Msg#: 3274413 posted 8:48 pm on Mar 7, 2007 (gmt 0)
I have a directory on my web server where I keep my experimental files at - the ones under development, in a directory called 'dev'. My question is how do I exclude that whole directory from the bots, when it sits alongside the 'www' directory where the real web files exist?
For instance, my real homepage is located here on the server: /www/index.asp And my development file is here: /dev/index.asp
I'm wondering if each directory needs its own robots.txt file? Or is it as simple as this:
Msg#: 3274413 posted 6:24 pm on Mar 8, 2007 (gmt 0)
Here is what I've done - I'll post later on whether it worked or not;
I put the modified robots.txt file at the root level: /robots.txt
And I also left the old one where it was: /www/robots.txt
What I will do is check back tomorrow and look in the Google Webmaster Tools, and see which robots.txt Google has cached for the website. Hopefully I will see the modified one, so that I can delete the other.
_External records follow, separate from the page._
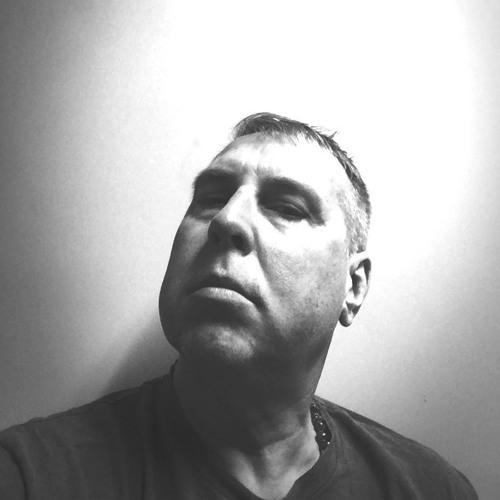 Christian Dreyer's avatar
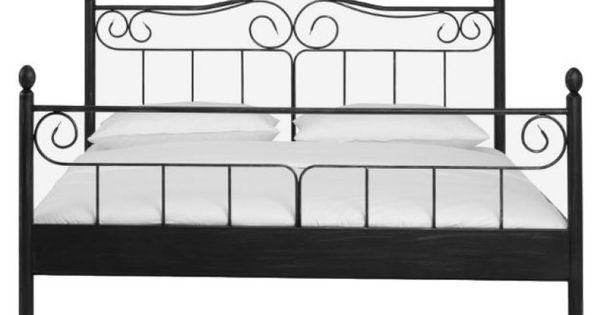 Gebrauchte Betten Einzelbett Mit Bettkasten 100x200 Malm Bettgestell Mit Aufbewahrung Weiss Knarrt Holzbett Einzel Bett 180x200 Bett Bett Mit Bettkasten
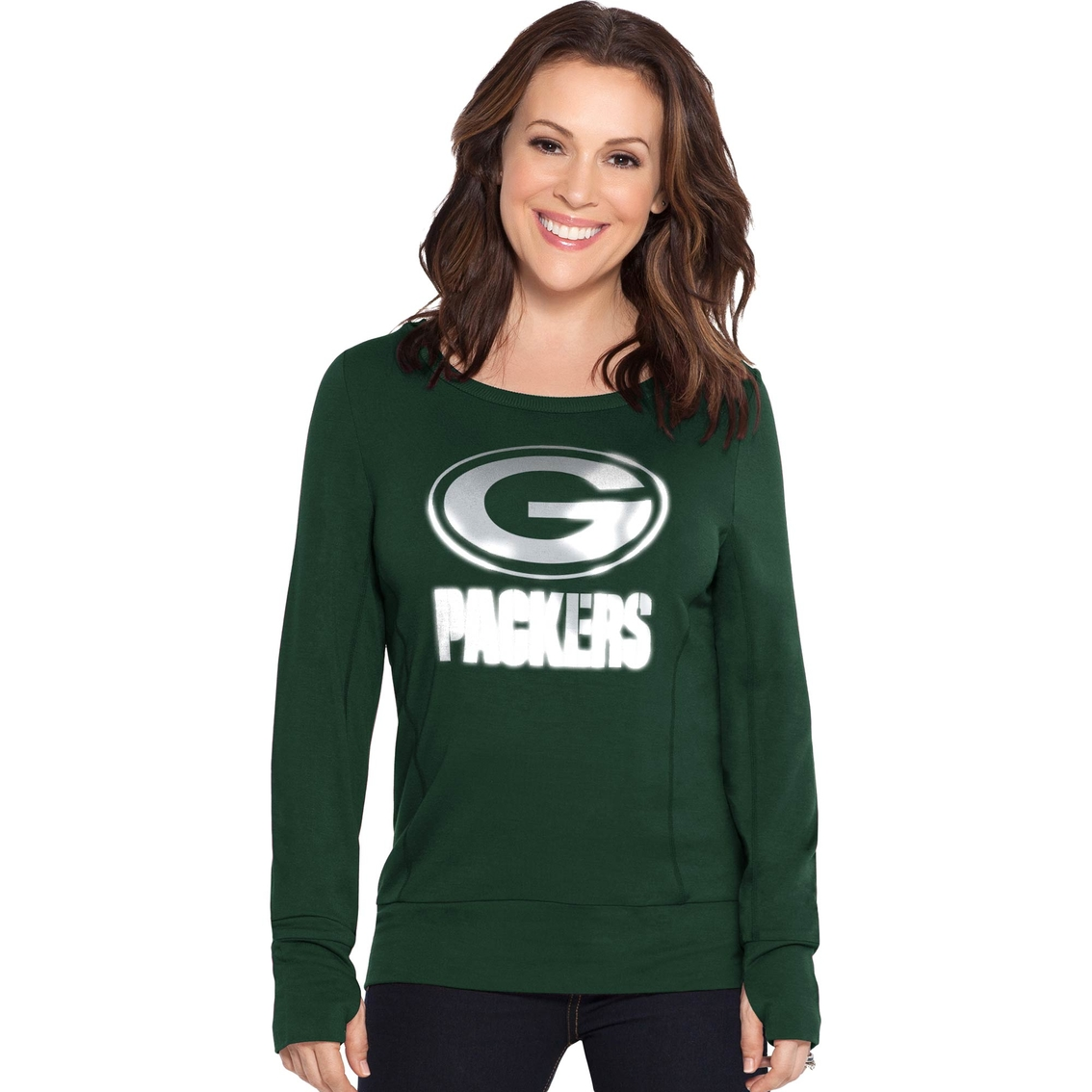 finest selection a3186 6e60d Touch By Alyssa Milano Nfl Green Bay Packers Women's Lateral ...
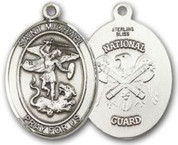 "Sterling Silver Oval Medal-Size Large-24"" Chain-1 1/4""-St. Michael & National Guard"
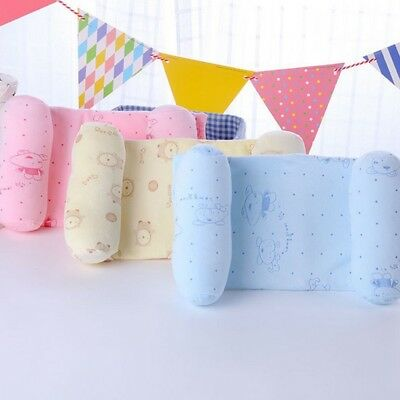 Infant Newborn Baby Anti Roll Pillow Sleep Prevent Flat Head Cushion Positioner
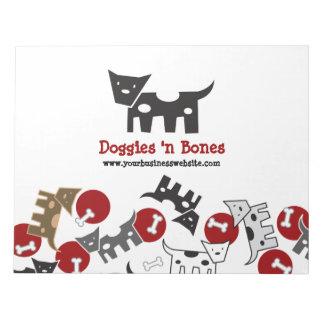 Cartoon-gepunkteter Hündchen-u. Knochen-niedlicher Notizblock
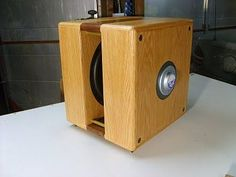 Jazzman's DIY Electrostatic Loudspeaker Page: Ripole Subwoofers:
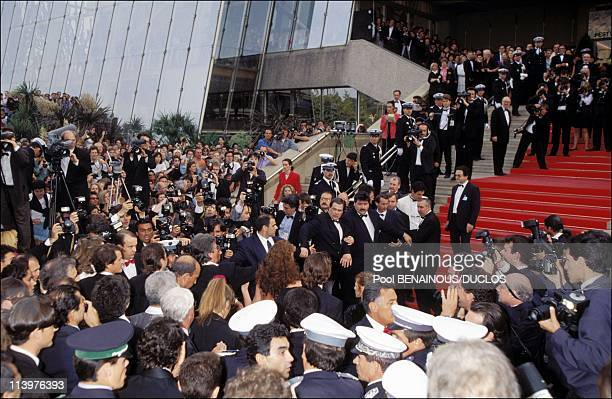 Cannes 92 Ambiance During festival in Cannes France on May 09 1992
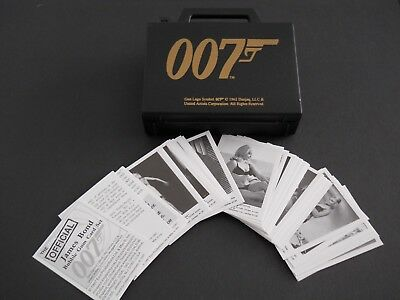 The Official JAMES BOND Bubble Gum Card Set Reproduced 64 Cards in ATTACHE CASE.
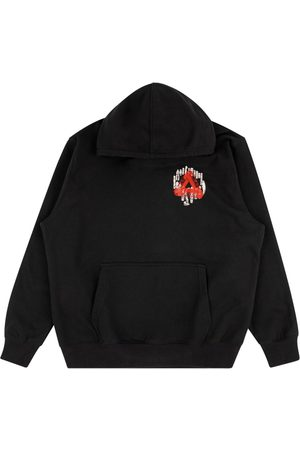 PALACE Men Hoodies - Jheeze hoodie
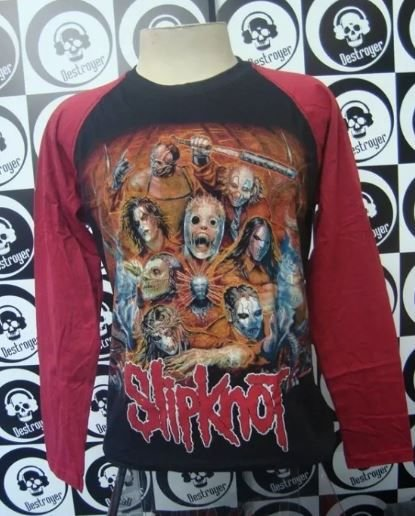Camiseta Manga Longa Raglan - Slipknot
Msg#: 3274413 posted 1:58 am on Mar 10, 2007 (gmt 0)
So, what I need to do is create a second robots.txt and place it into the other directory - the root of the development page.
i think i misread your earlier posts. my assumptions now are: - the production and development sites are separate (sub)domains (i originally thought your dev site was a subdirectory) - you want to allow all bots in the production directory (/www/) - you want to exclude all bots in the development directory (/dev/)
therefore use the following files...
User-agent: * Disallow:
User-agent: * Disallow: /
you can use the robots.txt tool in the google webmaster tools to verify which urls are allowed and disallowed by googlebot. you can make tweaks to code from the cached version in the form and then update the file on your site with the final version. not sure how often they update cache with a new file...